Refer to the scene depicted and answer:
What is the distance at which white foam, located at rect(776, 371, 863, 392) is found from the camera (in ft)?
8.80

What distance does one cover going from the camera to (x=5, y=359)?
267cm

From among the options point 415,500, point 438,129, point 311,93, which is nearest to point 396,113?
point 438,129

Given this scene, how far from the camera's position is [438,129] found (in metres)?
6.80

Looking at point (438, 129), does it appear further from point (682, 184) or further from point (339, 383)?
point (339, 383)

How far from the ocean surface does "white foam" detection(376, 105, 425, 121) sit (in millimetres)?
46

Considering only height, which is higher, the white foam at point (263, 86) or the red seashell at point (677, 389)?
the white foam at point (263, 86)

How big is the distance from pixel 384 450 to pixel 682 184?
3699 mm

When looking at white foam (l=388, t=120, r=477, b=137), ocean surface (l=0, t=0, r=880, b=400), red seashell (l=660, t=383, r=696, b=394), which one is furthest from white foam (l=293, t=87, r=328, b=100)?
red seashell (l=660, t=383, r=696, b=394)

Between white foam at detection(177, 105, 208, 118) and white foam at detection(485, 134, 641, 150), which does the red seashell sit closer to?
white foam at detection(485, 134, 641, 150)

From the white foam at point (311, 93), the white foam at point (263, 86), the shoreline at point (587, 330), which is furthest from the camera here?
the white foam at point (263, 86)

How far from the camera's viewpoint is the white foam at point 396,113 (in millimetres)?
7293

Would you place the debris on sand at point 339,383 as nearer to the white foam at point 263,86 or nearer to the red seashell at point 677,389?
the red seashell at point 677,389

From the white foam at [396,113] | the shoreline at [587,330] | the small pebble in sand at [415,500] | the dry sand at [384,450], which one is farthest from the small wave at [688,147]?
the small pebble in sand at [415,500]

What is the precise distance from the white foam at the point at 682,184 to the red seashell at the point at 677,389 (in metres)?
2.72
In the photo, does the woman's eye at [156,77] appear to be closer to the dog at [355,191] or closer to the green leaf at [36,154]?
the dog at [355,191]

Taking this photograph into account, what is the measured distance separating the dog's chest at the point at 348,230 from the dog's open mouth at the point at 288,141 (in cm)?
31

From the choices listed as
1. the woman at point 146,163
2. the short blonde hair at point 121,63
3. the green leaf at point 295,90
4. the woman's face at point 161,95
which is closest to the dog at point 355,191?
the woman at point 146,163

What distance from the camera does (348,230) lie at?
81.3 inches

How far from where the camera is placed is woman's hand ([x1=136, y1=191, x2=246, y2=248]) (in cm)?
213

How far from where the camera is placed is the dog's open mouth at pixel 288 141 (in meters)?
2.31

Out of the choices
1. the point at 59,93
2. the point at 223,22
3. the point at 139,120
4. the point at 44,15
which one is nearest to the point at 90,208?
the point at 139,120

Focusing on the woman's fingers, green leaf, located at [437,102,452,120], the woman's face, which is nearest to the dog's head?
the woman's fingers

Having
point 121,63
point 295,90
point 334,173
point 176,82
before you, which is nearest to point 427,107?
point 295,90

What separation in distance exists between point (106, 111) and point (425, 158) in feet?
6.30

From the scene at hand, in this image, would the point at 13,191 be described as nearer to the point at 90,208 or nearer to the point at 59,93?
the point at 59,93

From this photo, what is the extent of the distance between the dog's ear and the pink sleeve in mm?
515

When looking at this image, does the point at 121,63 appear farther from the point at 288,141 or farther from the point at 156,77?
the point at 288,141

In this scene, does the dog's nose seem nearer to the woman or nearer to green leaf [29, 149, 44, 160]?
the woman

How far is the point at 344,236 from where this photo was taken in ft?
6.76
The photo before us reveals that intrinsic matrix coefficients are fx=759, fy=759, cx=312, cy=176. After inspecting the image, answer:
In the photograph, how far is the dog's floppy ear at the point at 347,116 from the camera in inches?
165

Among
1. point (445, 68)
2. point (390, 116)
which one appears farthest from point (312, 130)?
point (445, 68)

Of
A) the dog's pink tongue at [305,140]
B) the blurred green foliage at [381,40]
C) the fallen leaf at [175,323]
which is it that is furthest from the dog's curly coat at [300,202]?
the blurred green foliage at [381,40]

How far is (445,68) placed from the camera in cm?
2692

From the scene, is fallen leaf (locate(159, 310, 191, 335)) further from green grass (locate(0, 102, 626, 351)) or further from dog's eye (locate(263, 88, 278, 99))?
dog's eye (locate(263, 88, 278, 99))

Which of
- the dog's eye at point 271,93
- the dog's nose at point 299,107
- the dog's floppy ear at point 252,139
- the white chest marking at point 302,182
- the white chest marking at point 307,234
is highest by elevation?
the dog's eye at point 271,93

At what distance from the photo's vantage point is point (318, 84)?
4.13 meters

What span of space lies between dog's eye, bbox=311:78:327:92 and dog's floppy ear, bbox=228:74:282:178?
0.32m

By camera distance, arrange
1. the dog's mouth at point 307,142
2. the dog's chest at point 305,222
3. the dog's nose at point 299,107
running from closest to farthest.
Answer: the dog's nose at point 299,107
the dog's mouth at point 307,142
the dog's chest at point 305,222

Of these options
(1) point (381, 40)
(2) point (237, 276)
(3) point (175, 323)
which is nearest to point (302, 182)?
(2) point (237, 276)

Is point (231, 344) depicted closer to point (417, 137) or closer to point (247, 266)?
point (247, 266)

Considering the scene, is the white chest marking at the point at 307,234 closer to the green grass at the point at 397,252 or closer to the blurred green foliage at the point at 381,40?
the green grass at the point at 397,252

= = =

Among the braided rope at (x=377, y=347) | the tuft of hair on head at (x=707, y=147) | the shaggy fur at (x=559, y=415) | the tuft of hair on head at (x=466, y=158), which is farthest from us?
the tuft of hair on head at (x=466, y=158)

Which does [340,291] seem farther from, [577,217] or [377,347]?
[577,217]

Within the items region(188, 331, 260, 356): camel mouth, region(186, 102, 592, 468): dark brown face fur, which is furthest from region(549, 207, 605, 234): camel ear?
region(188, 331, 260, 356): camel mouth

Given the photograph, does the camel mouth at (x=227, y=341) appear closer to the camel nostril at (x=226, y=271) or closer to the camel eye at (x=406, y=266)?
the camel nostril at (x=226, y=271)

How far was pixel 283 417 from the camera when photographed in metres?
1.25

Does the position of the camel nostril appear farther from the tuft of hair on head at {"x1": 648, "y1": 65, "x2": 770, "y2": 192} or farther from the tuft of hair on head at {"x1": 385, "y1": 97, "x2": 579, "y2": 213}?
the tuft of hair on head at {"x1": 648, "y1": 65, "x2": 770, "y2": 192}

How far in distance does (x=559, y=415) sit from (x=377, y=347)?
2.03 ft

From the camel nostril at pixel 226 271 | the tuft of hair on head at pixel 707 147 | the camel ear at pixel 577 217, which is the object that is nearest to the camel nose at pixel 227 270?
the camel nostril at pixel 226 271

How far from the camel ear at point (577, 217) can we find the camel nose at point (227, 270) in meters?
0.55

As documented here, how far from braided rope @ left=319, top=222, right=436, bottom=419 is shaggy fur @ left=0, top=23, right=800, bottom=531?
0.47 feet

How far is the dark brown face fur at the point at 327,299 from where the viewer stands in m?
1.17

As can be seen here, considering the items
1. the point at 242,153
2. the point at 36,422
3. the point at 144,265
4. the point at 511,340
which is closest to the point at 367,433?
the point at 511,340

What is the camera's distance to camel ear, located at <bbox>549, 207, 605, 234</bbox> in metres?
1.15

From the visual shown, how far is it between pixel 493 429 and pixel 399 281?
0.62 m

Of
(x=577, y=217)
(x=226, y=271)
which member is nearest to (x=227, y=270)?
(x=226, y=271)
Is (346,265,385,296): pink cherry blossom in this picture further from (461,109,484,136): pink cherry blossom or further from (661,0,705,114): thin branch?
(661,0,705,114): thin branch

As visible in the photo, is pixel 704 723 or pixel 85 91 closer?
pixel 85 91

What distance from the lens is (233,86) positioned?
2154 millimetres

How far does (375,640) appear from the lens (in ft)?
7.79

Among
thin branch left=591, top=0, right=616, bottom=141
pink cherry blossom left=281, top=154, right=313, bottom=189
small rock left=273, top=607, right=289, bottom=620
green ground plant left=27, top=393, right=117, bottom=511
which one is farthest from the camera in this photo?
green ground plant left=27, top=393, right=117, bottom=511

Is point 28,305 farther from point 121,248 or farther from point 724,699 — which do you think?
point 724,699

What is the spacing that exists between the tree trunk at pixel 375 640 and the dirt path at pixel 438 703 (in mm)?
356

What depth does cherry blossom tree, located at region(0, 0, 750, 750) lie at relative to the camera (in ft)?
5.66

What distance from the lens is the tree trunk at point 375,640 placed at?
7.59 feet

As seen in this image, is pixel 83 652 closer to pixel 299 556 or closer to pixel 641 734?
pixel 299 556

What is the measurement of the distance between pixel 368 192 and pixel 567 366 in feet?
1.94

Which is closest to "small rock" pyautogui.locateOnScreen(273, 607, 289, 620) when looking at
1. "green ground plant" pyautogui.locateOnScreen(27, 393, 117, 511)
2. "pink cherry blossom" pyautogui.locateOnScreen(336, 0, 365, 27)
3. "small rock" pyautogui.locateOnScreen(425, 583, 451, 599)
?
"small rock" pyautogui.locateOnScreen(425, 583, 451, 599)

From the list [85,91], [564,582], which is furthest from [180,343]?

= = =

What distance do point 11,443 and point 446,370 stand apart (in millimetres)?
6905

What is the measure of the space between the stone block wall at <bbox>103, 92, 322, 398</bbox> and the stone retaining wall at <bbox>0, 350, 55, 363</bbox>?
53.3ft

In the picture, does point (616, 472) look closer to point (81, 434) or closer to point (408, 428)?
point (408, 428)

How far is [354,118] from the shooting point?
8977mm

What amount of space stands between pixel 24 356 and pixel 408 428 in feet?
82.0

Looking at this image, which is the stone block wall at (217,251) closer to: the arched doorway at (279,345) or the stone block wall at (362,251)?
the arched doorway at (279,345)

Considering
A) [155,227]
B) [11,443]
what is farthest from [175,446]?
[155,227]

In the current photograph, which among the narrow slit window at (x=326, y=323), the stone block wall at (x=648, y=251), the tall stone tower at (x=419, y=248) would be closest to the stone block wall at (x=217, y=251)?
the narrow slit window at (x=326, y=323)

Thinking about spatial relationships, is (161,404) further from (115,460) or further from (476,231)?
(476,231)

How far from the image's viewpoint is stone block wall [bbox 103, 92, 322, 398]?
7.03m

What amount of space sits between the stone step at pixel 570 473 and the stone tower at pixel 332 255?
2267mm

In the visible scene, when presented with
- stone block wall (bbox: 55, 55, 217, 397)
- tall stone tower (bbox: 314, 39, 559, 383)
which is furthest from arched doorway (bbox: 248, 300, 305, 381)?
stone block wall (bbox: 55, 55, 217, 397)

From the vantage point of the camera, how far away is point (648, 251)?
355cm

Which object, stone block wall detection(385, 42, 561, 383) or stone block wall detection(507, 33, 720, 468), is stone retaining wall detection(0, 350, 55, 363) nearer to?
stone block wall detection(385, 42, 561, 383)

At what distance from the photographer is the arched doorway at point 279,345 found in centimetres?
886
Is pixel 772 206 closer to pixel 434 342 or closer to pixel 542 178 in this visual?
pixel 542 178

= = =

| SHORT PROBLEM |
Find every line in the data above containing the word "options" and copy each one.

| ANSWER TO THIS PROBLEM |
From among the options point 415,500, point 438,129, point 311,93, which is nearest to point 396,113?
Of these options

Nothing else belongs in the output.